Start of Block
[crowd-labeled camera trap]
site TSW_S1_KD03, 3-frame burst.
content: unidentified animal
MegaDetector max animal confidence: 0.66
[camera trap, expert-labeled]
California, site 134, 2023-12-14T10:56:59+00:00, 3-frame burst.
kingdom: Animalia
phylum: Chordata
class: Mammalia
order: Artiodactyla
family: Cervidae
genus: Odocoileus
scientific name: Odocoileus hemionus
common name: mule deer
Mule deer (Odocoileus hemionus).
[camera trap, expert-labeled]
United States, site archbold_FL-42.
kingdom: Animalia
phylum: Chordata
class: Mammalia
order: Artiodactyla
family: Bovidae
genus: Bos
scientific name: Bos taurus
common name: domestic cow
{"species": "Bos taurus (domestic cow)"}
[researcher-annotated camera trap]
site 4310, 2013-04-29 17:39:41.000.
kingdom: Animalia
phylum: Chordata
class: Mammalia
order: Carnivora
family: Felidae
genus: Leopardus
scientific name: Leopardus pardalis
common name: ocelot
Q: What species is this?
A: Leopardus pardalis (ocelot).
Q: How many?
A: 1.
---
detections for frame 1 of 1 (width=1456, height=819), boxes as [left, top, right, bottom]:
End of Block
Each record above is to be reproduced word for word.

> **COMPLETED EXERCISE**
[crowd-labeled camera trap]
site TSW_S1_KD03, 3-frame burst.
content: unidentified animal
MegaDetector max animal confidence: 0.66
[camera trap, expert-labeled]
California, site 134, 2023-12-14T10:56:59+00:00, 3-frame burst.
kingdom: Animalia
phylum: Chordata
class: Mammalia
order: Artiodactyla
family: Cervidae
genus: Odocoileus
scientific name: Odocoileus hemionus
common name: mule deer
Mule deer (Odocoileus hemionus).
[camera trap, expert-labeled]
United States, site archbold_FL-42.
kingdom: Animalia
phylum: Chordata
class: Mammalia
order: Artiodactyla
family: Bovidae
genus: Bos
scientific name: Bos taurus
common name: domestic cow
{"species": "Bos taurus (domestic cow)"}
[researcher-annotated camera trap]
site 4310, 2013-04-29 17:39:41.000.
kingdom: Animalia
phylum: Chordata
class: Mammalia
order: Carnivora
family: Felidae
genus: Leopardus
scientific name: Leopardus pardalis
common name: ocelot
Q: What species is this?
A: Leopardus pardalis (ocelot).
Q: How many?
A: 1.
---
detections for frame 1 of 1 (width=1456, height=819), boxes as [left, top, right, bottom]:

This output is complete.